Bom o que quero mesmo hoje, é o e-mail da Raimundinha lá de Belém, já tentei falar com ela por telefone mas não consegui na unidade do IDEFLOR, talvez ela nem lembre mais de mim, mas quero tentar um contato para matar a grande saudade. E dar parabéns pela grande conquista. Sei que ela é muito ocupada...Doutora que manda rs, mas não vou desistir
Aguardo ansiosa
Um grande abraço de sua amiga

Isabel Lisboa
Manaus/Amazonas

Anônimo disse...

Fala, J. Muito boa sua crônica, me fez rir bastante tbm. Vc realmente tem o dom da palavra, sem falar na verve hilária.
Não sou muito de escrever prosa (umas duas vezes enveredei pelo caminho dos contos), mas a poesia é a minha praia. Então mando o que tenho:

"Velho cais

O vento nas vagas
Vaga
Sem rumo
Seu retorno é anunciado
Pelo cheiro de maresia
Que exala nos cascos das
Embarcações
Aportadas no velho cais
Onde as ilusões embarcam
Para a viagem sem retorno
Velho cais
Quantas recordações
Trazes a este marinheiro
De viagem sem fim
Que sequer marinheiro é
Apenas sonhador
E por isso mesmo
Marinheiro-mor
Capitão de longo-curso,
Eterno curso, diria eu,
No eterno sonho
Eterna poesia
Sonhar de viagem sem fim
Onde o retorno do vento
É anunciado
Pelo cheiro de maresia
No velho cais
das embarcações...


Stm, 05/01/2000"

P.S.: Não faz lembrar o cais do nosso Tapajós?
P.S.2: Vou procurar em meus arquivos os contos de que falei. Mando pra saber sua opinião.
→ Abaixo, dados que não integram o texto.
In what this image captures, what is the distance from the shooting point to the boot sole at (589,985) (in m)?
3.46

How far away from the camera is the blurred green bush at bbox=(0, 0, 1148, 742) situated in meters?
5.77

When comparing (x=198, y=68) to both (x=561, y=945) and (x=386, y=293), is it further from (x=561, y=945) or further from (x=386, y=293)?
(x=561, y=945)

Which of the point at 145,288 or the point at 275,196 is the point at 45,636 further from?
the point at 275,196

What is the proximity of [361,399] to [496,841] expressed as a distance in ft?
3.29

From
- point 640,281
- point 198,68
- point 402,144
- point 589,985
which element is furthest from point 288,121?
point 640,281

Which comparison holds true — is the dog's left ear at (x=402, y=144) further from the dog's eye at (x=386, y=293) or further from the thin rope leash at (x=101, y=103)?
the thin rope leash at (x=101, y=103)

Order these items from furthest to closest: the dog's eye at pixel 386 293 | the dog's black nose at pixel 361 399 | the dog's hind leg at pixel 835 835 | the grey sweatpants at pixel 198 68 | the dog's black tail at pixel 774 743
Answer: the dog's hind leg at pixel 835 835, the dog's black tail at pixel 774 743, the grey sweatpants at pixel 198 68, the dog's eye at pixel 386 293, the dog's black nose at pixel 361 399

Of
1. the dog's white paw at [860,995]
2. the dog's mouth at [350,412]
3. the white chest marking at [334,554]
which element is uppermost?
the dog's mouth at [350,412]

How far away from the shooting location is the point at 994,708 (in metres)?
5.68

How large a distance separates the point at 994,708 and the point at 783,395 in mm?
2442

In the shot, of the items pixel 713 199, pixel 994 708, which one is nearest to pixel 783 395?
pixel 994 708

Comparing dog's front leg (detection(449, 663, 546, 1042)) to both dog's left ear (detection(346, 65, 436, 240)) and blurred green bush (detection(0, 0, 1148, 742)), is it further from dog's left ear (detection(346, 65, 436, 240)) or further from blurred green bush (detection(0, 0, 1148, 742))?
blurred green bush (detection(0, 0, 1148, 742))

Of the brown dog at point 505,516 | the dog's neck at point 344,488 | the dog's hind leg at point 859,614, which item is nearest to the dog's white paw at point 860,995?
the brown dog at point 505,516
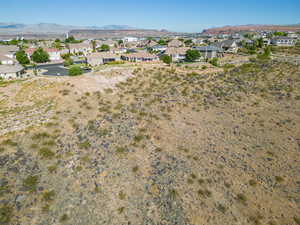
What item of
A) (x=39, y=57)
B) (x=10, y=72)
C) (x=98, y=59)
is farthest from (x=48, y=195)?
(x=39, y=57)

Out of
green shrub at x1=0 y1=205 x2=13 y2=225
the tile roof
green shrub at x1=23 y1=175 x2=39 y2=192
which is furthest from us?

Hamilton Fernandes, de Macapá, recado no Orkut.

Anônimo disse...

Deve ser por isso que dizem que a vida de reporter é ralada. Você levou ao pé da letra e ficou to ralado batendo o "véio", mas ainda bem que le sobreviveu.

Eae quanto tah o preço do peixe? Mas cuidado com o "véio".